Roxana Saberi Released From Iranian Prison 'With My Head Held High'
Roxana Saberi talks to Diane Sawyer Friday on "Good Morning America."
May 28, 2009— -- From playing piano on the prison walls to repeating the "Star Spangled Banner" to keep her spirits up, former Iranian prisoner Roxana Saberi said she got through her nearly three months of confinement by praying to a God she once thought had given up on her.
"I learned many lessons, I learned that, do not fear those who can hurt your body but not your soul. No one can hurt your soul unless you let them," Saberi told ABC News' Diane Sawyer in an interview airing Friday on "Good Morning America." "I also learned that, do what you think is right even if you suffer for it, in the end you will be victorious."
Grateful for her freedom and the international push that helped her get home, Saberi said she left Iran with a heavy conscience knowing all the other women would stay behind -- some for months or years -- with the public never knowing their names.
Housed in solitary confinement for her first two weeks in Evin, Saberi was eventually housed with other women, some who were imprisoned for crimes like speaking out in favor of what many consider to be basic human rights.
"When I was moved into the cells with some of the other women, I saw their strength and they were role models to me and I learned from them," she said. "They inspired me. At one point I told myself, I'm not going to cry anymore until the day I become free, and then I want to cry tears of joy. So I, indeed, made it until I became free, fortunately with the international support that I had."
Saberi, an Iranian-American journalist who had been living in Iran since 2003, was arrested on Jan. 31 while working as a freelance journalist and researching a book on Iran. She was working without press credentials, which were revoked in 2006, and was accused of everything from keeping wine in her home to being a spy.
She was sentenced to eight years in Tehran's Evin prison, a term that was replaced with a two-year suspended sentence after a major international push from the U.S. government, international human rights organizations and media from across the globe.
"I felt that God had abandoned me," Saberi said. "I felt that maybe I did something wrong in my life and I deserved this punishment.
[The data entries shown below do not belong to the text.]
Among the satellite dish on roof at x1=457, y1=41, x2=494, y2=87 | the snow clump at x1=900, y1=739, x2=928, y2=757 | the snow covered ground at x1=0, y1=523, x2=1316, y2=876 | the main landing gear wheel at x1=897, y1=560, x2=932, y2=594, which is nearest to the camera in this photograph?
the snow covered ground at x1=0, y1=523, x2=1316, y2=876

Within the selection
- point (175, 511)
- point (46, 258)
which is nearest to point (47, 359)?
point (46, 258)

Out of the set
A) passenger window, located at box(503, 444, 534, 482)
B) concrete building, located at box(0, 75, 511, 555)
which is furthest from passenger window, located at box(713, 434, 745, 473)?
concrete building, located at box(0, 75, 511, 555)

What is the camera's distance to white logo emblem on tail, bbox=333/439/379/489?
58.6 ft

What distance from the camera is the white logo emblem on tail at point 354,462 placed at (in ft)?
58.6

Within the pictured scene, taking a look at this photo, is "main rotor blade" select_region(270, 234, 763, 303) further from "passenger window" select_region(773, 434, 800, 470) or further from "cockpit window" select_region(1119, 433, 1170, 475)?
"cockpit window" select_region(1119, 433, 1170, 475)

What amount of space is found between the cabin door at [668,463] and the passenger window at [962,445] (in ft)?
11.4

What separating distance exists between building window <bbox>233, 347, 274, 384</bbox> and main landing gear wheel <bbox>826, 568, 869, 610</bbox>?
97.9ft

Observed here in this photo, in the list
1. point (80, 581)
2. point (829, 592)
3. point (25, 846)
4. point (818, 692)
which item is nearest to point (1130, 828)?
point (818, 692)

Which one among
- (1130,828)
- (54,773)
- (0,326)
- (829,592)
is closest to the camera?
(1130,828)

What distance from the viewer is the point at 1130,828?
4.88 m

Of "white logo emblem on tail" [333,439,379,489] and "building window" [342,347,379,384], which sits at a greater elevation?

I was very afraid and so I gave in to their pressures during those first two weeks."
Saberi, who turned 32 in prison, said that while she was never physically tortured, she was subjected to hours-long interrogation sessions, during which she was blindfolded and bombarded with questions by a group of men who promised her freedom if she confessed to being a spy.
"Since they were making these threats to me -- that I would have to remain in jail if I did not make this confession -- and because nobody knew where I was, I confessed to being a U.S. spy," she said. "I thought I had to do this to be free, but my conscience got the better of me."
What she did next, Saberi said, may have contributed to her eight-year sentence.
"I felt that the God that I had felt before had abandoned me was still with me, but he wasn't pleased with me and so I recanted my confession, knowing full well that it would mean I wouldn't be free," she said. "And indeed the prosecutor was quite angry with me and he sent my case to trial."
Despite the anguish that followed, Saberi said she's glad she stuck by her decision.
"The main thing for me was that whenever I do come out of prison, whether it be tomorrow or eight years from now, that I come out with my head held high," she said, "because I don't want to be freed upon a lie. I want to tell the truth even if it means I have to stay in prison."